● **Texte extrait**
= = =
Médias, supporters, … Arrêtons l’hypocrisie sur le projet McCourt !

Un avis, parmi d’autres, au sujet des remous qui font tanguer le navire olympien.

Eyraud

Bien qu’il paraisse s’inscrire sur une longue échéance, le projet McCourt, alias ‘OM Champions Project’, est déjà envoyé à la cave par certaines des voix influentes du football français, voire de la galaxie olympienne. Des questions nous taraudent néanmoins : quelques-unes des critiques récentes ne sont-elles pas trop fracassantes, voire basées sur pas grand-chose, pour être totalement objectives ? Les nouveaux dirigeants sont-ils victimes d’une campagne de décrédibilisation ?
= = =
● **Contenu des données**
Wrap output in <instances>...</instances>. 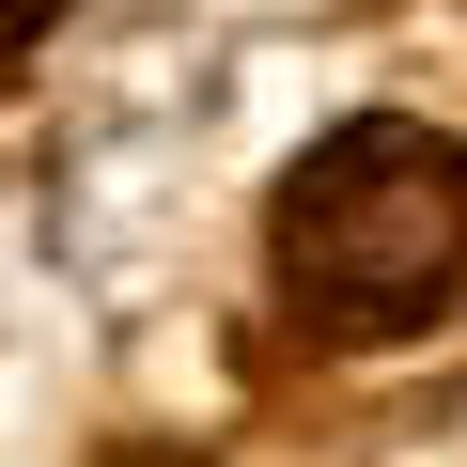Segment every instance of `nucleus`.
= = =
● **Travail à faire**
1. Relevez tous les noms propres qui figurent dans l'article sur le projet McCourt, sans les répéter.
2. Reprenez l'article sur le projet McCourt à la suite de sa dernière phrase et rédigez-en la suite.

● **Exercices corrigés**
1. McCourt, Eyraud, OM Champions Project

2.
Toutes les attaques ne sont pas injustifiées

Autant être clair, les résultats ne sont pour l’instant pas à la hauteur des attentes. La rouste subie à Monaco est historique et ne peut pas être passée sous silence. Elle est le résultat de défaillances inadmissibles, individuelles et collectives, et de choix très discutables de Rudi Garcia. Si l’ancien Lillois est l’homme de la situation, il devra le démontrer dans les prochaines semaines, alors qu’il paraît avoir grillé ses jokers et ne semble pas parvenir à tirer le meilleur de ses joueurs. À y regarder de plus près, le technicien ne donne pas toujours l’impression de vouloir adapter son système à leurs qualités (à moins d’être dos au mur), mais plutôt de les faire rentrer dans son schéma, de gré ou de force. Son travail sera analysé à la loupe, dans les prochains mois.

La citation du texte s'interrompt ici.